__Work to do__: Please convert the records below into a numbered list, one line per item, leaving out the blank lines.
+++ Supplied records
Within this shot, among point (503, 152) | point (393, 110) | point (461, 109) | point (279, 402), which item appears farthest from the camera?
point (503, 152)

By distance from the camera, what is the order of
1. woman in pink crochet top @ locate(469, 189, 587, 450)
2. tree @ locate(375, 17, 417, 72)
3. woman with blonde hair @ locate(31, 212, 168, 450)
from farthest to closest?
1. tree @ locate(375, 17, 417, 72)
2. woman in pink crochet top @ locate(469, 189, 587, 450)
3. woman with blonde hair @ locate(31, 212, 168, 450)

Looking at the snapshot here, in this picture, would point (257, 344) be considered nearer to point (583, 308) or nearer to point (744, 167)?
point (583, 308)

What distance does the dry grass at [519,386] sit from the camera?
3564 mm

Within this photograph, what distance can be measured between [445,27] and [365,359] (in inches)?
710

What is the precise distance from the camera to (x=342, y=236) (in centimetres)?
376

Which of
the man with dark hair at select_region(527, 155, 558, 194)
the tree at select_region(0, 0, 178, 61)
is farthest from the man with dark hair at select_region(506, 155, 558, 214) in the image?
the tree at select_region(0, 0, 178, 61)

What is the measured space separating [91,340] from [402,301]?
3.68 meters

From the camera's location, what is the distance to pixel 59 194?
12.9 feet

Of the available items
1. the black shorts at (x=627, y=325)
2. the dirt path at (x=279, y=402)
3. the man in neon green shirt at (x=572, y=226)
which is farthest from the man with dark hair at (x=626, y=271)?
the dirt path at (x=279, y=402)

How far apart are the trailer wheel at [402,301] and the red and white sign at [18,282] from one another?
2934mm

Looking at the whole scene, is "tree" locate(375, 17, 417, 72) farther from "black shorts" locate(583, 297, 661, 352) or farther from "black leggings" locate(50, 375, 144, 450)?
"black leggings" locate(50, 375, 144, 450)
++++++
__Written response__:
1. Within this shot, among point (503, 152) | point (393, 110) | point (461, 109) | point (279, 402), which item appears farthest from the camera?
2. point (503, 152)
3. By distance from the camera, what is the order of
4. 1. woman in pink crochet top @ locate(469, 189, 587, 450)
5. 2. tree @ locate(375, 17, 417, 72)
6. 3. woman with blonde hair @ locate(31, 212, 168, 450)
7. from farthest to closest?
8. 1. tree @ locate(375, 17, 417, 72)
9. 2. woman in pink crochet top @ locate(469, 189, 587, 450)
10. 3. woman with blonde hair @ locate(31, 212, 168, 450)
11. Looking at the snapshot here, in this picture, would point (257, 344) be considered nearer to point (583, 308) or nearer to point (744, 167)?
12. point (583, 308)
13. What distance does the dry grass at [519,386] sit from the camera?
14. 3564 mm
15. Within this photograph, what distance can be measured between [445,27] and [365,359] (in inches)?
16. 710
17. What is the precise distance from the camera to (x=342, y=236) (in centimetres)?
18. 376
19. Which of
20. the man with dark hair at select_region(527, 155, 558, 194)
21. the tree at select_region(0, 0, 178, 61)
22. is farthest from the man with dark hair at select_region(506, 155, 558, 214) in the image?
23. the tree at select_region(0, 0, 178, 61)
24. What is the measured space separating [91,340] from [402,301]?
25. 3.68 meters
26. From the camera's location, what is the distance to pixel 59 194?
27. 12.9 feet
28. Of the available items
29. 1. the black shorts at (x=627, y=325)
30. 2. the dirt path at (x=279, y=402)
31. 3. the man in neon green shirt at (x=572, y=226)
32. which is farthest from the man with dark hair at (x=626, y=271)?
33. the dirt path at (x=279, y=402)
34. How far apart are the trailer wheel at [402,301] and the red and white sign at [18,282] from one another?
35. 2934mm
36. Looking at the whole scene, is "tree" locate(375, 17, 417, 72) farther from "black shorts" locate(583, 297, 661, 352) or farther from "black leggings" locate(50, 375, 144, 450)?
37. "black leggings" locate(50, 375, 144, 450)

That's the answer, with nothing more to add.